Just after the race, Stewart got out of his race car and went after Logano, fists high in an obvious attempt to clean his clock. Then during a post-race interview, Stewart used some pretty colorful language in his criticism of the way Logano blocked him on a restart after according to Stewart, Logano spun his tires.
The more serious incident was the way Logano raced Denny Hamlin on the last lap sending Hamlin's car head-on into a concrete wall. There was no safer barrier where he hit, so his body took the impact, which has resulted in his cracking a vertebrae in his back. Hamlin is expected to be out of the car for the next six weeks, missing five races, at least.
Little would be made of this beyond calling it simply a racing incident, had it not been for the remarks Logano made after the race when he told reporters, Hamlin got what he deserved. To be fair, there was no way Logano knew Hamlin had suffered such a serious injury at the time.
No one will ever know if Logano hit Hamlin on purpose, following up on previous incidents and some sniping via Twitter, or if his car simply got loose and drifted up the track into Hamlin.

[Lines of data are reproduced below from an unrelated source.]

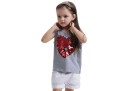 Girls' T-shirt with Heart Print and Sequins 3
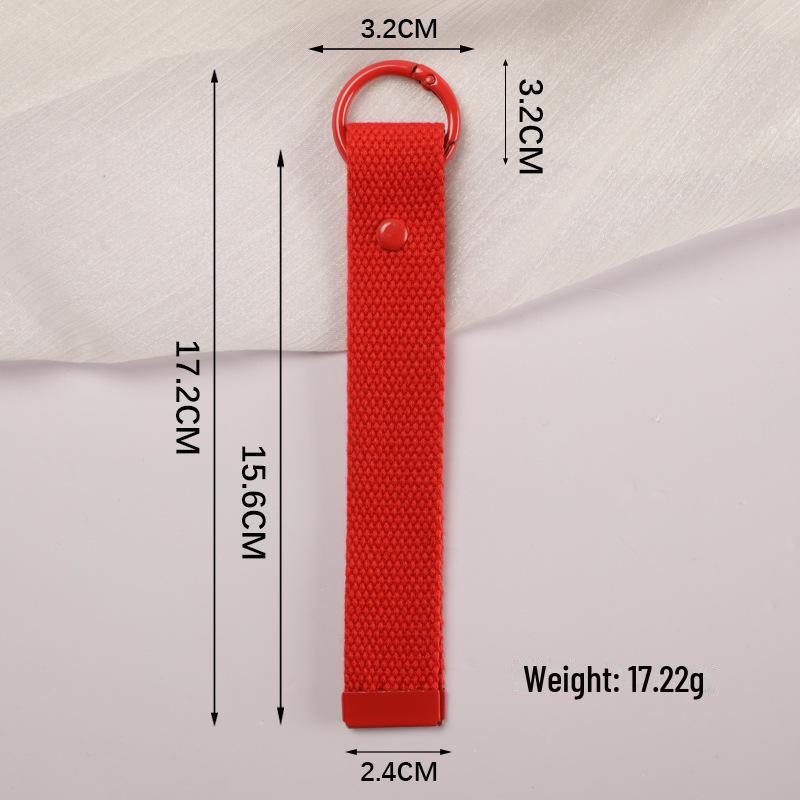 Personalized Pure Cotton Canvas Belt Keychain with Contrast Colors – Handmade INS Style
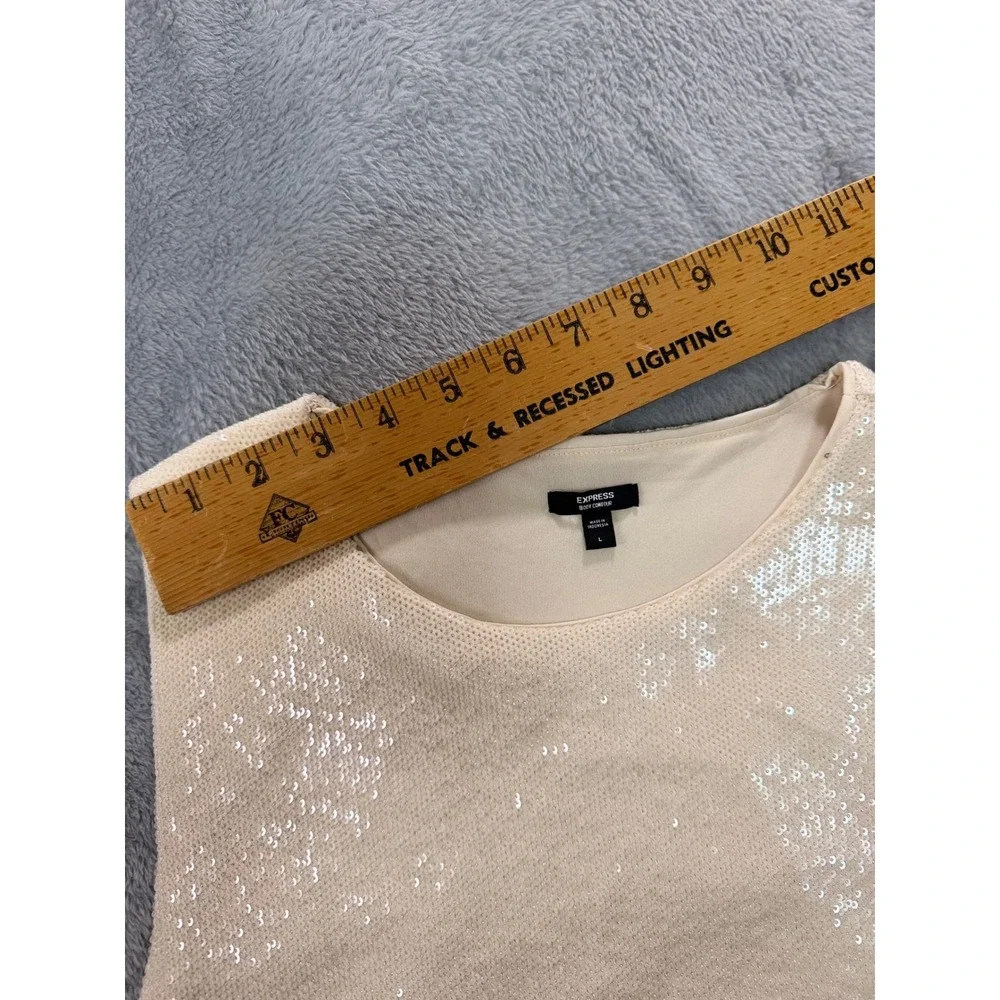 NWT Express Body Contour Champagne Beige Sequin Sleeveless Bodysuit Size L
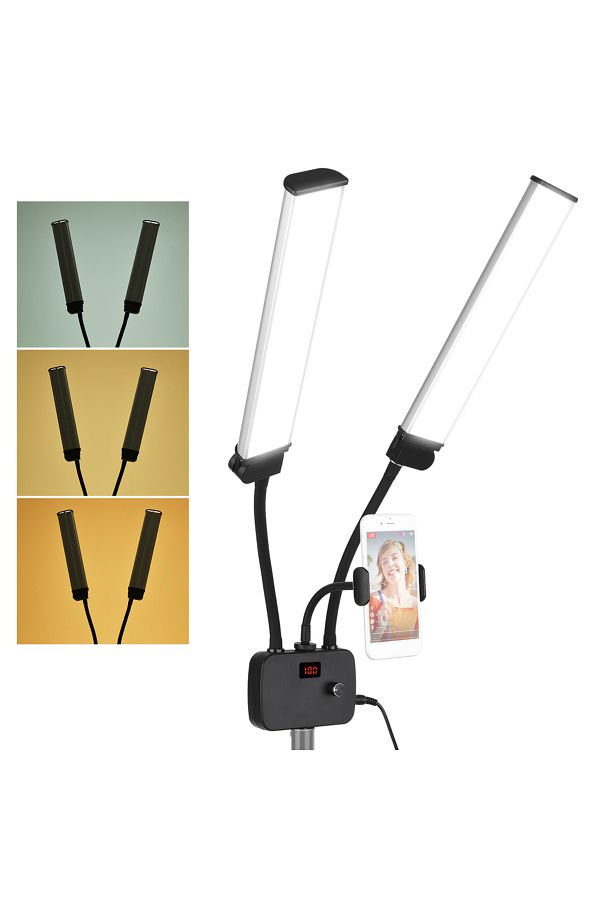 Andoer-Eu Led Fill Light Flexible Double Arms Led Fill Light Bi-color Dimmable Led Video Light 3 Lighting M 1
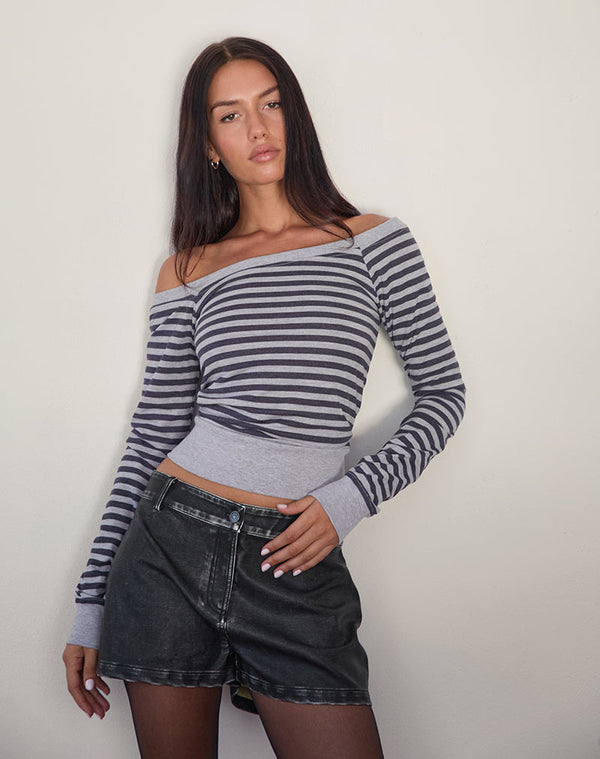 motel rocks Yacin Slouchy Top in Grey and Black Stripe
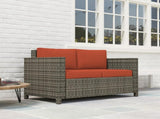 Rattan Sofa, 2 Seater Garden Furniture with Soft Padded Cushion and Armrests, Wicker Garden Loveseat T3398P323886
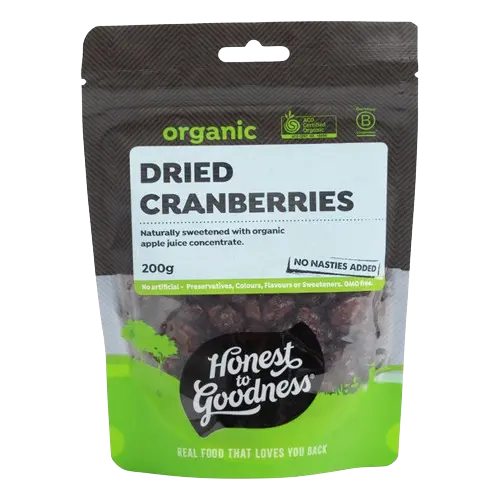 Organic Dried Cranberries 200g HONEST TO GOODNESS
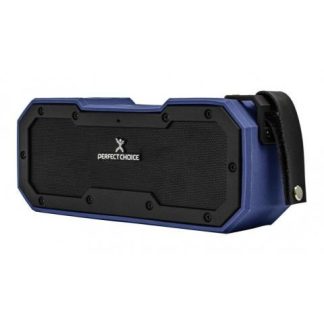 PERFECT CHOICE BOCINA PORTATIL FORTE BLUETOOTH INALAMBRICO 10W RMS USB NEGRO-AZUL - RESISTENTE AL AGUA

I suppose as far as us race fans are concerned, it doesn't matter. Everyone will believe what they want anyway. What does matter is that Hamlin will recover, Stewart let Logano know how not to behave, and all is good.
In my opinion, NASCAR was right not to issue a fine to any of the participating drivers. But that is only because they have been wrong all the other times they issued fines.

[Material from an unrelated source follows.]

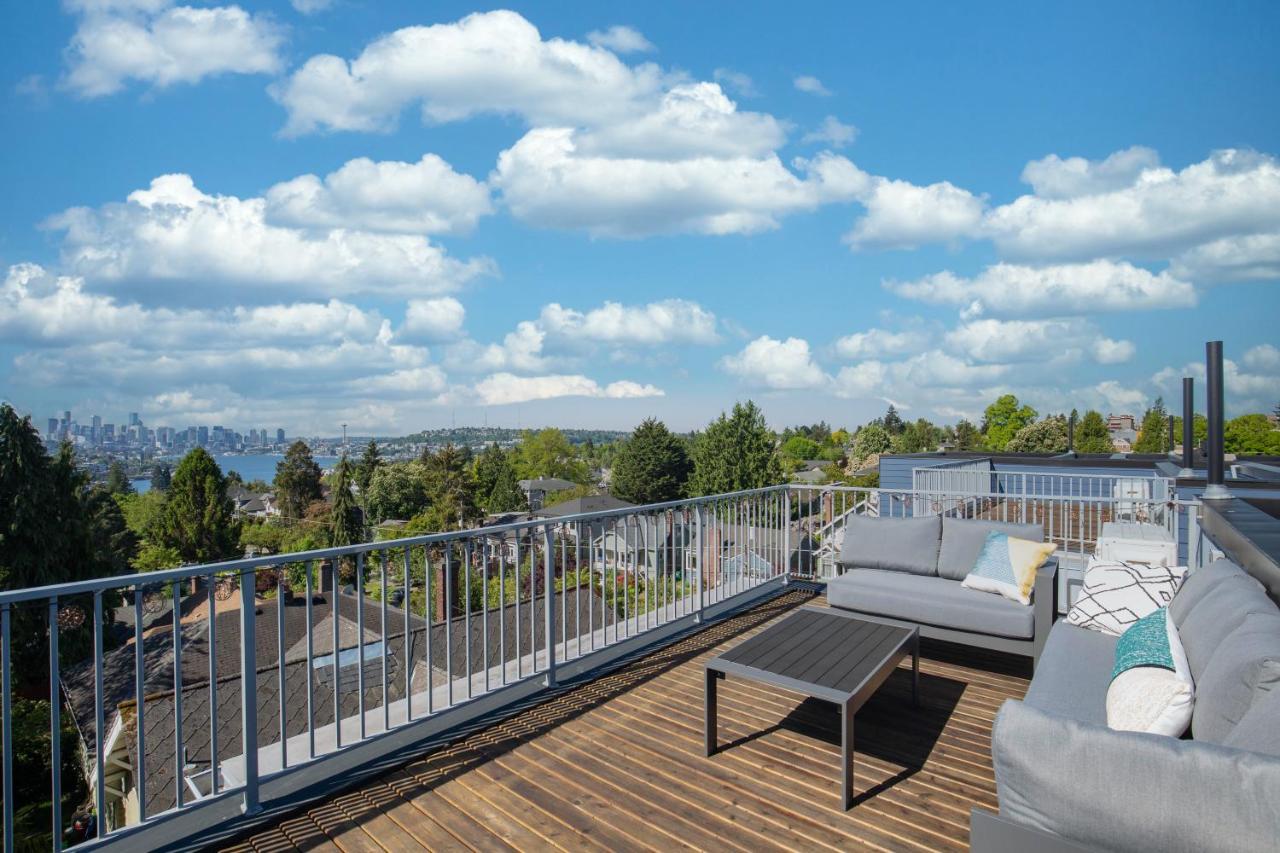 Rooftop Patio With Waterview, Private Garden & Grill 3Br 3Ba- Modern Cityscape Seattle Dış mekan fotoğraf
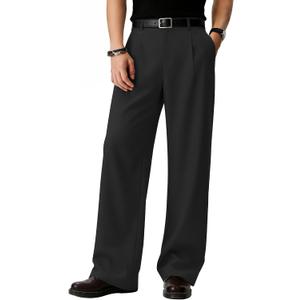 ZKMAN Men's Wide Leg Pleated Dress Pants Drawstring Elastic Waist Slacks | Baggy casual dress trousers, Loose relaxed fit, Hidden elastic waist & inner drawstring, Old money style & d-ring detail, XXL Black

See the following headlines that have appeared in the last couple of years;
- Hamlin fined $25,000 for post-race comments
- NASCAR fines Jeff Gordon $100,000, docks him 25 points...
- NASCAR fines, penalizes Robby Gordon for New Hampshire temper tantrum
- Gordon, Keselowski fined, placed on probation
- NASCAR fines Kurt Busch $50,000 for behavior
- Keselowski fined $25,000 for in-car tweeting
- NASCAR fines Kyle Busch $50,000, warns of indefinite suspension...

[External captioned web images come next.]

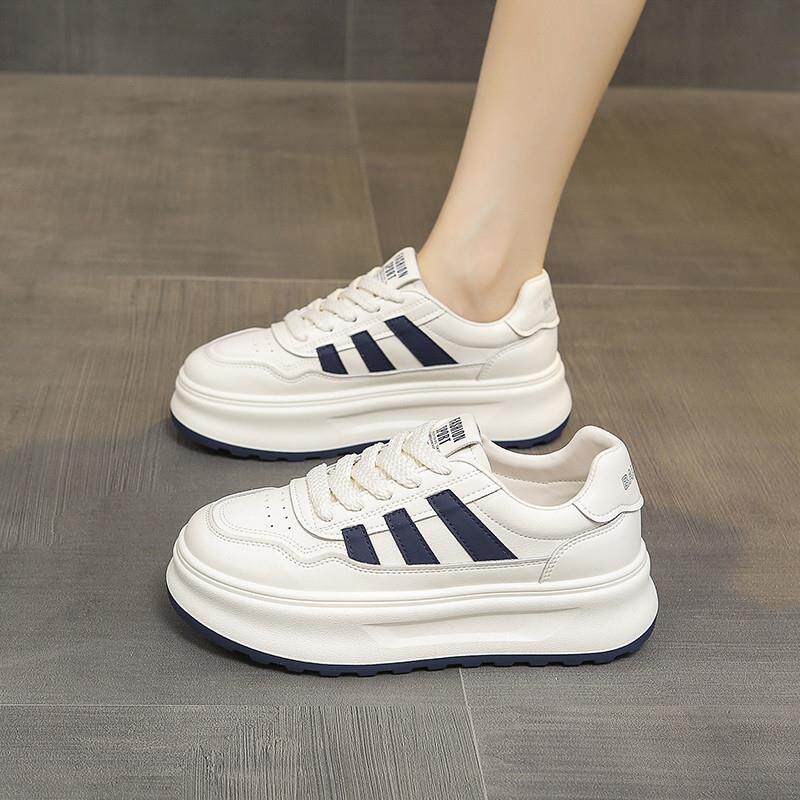 好货百恩图真皮小白鞋女款2026新款春季显脚小厚底运动鞋学生休闲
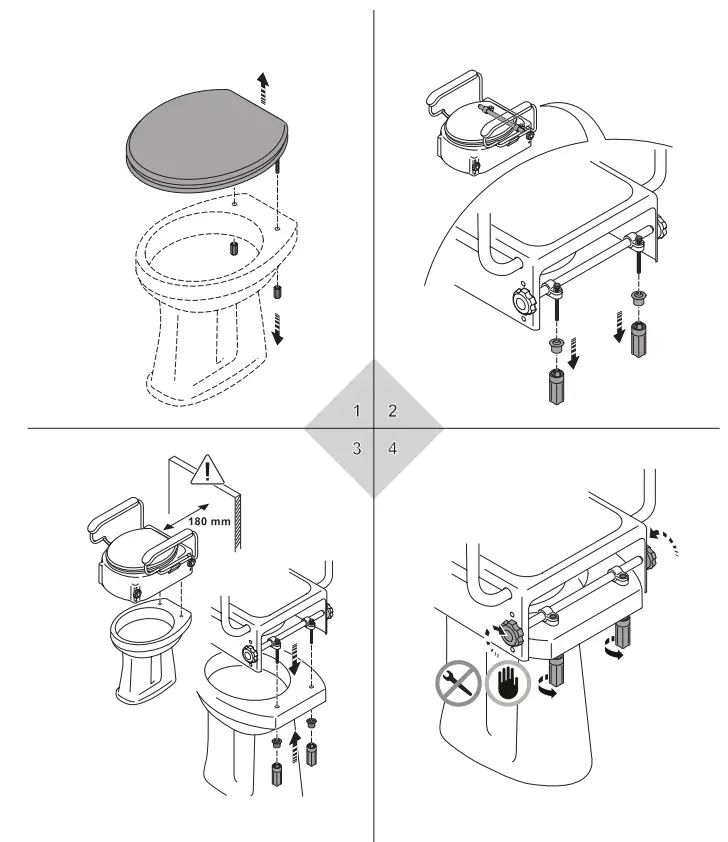 Mounting the toilet seat raiser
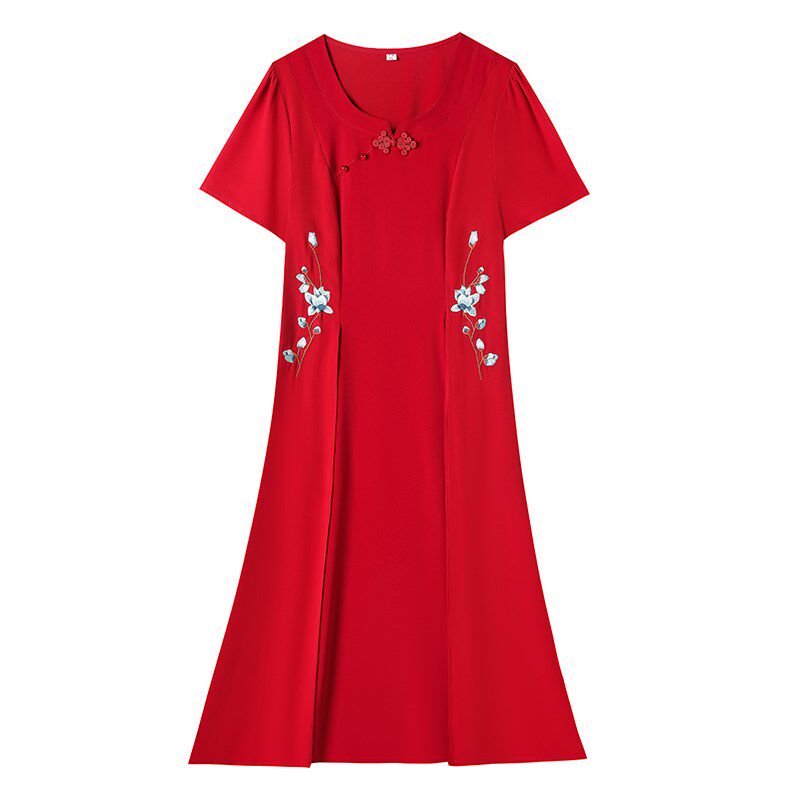 妈妈连衣裙夏装新款高端改良旗袍时尚大码宽松雪纺绣花中长款裙子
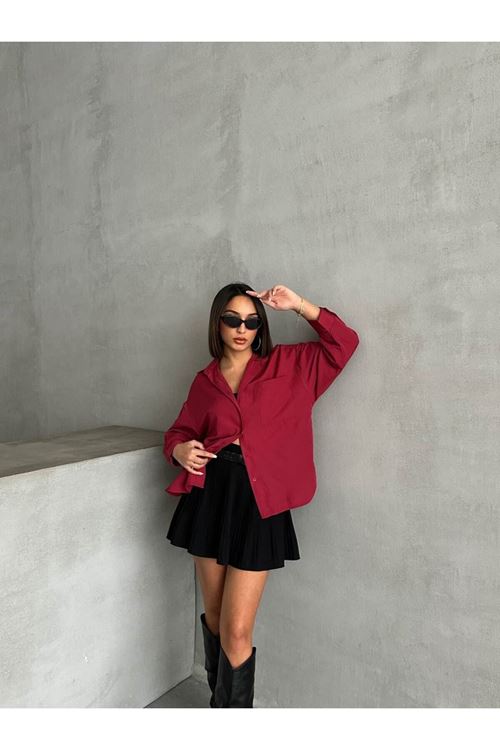 kadın oversize cep detaylı poplin gömlek NBG072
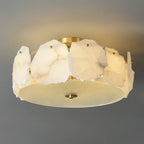 Azel Spanish Alabaster Flush Mount Ceiling Light - Lumovique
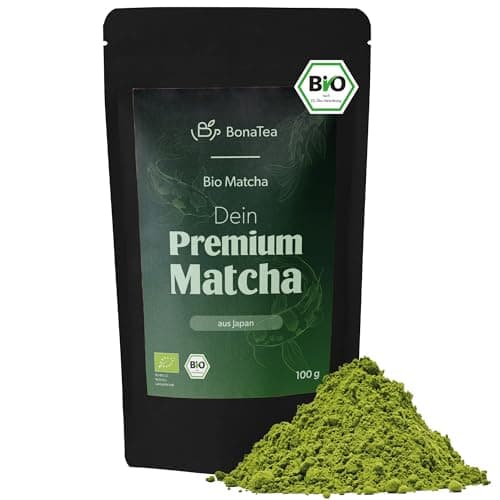 Bio Premium Matcha Tee Pulver 100g - Bio Grüntee-Pulver aus Japan perfekt für Matcha Latte in Premium Qualität, 100% natürlich Bio Öko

- NASCAR fines Kyle Busch $25,000 for gesture
- Secret fines shrouded in mystery...Ryan Newman and Brad Keselowski were beneficiaries of these
These are not inclusive--they were obtained through a quick Google search. With all this fining going on, it is no wonder there were expectations that fines would have been announced in the way of fines after California. But that didn't happen.
If there is one thing NASCAR is consistent with, it is inconsistency!
I'd like to know where all those thousands of dollars in fines have ended up. The bucks have obviously not gone toward installing safer barriers around race tracks. Why is that, since NASCAR boasts about its keen interest in safety? At the California race track, NASCAR definitely has a corporate connection.
The California track is called the Auto Club Speedway. It is owned by the International Speedway Corporation, (ISC). Brian France, NASCAR's CEO and Chairman sits on the board of that corporation along with other family members. His brother James, also a NASCAR board member is President of ISC.
I can't help but wonder why members of the media haven't bothered to ask the France brothers why there are still places on race tracks they own that are not fitted with safer barriers.
At least one thing is known for sure. It is good to know that Denny Hamlin was not more seriously injured than he was, though a broken back is nothing to sneeze at. Ouch--I can't imagine that!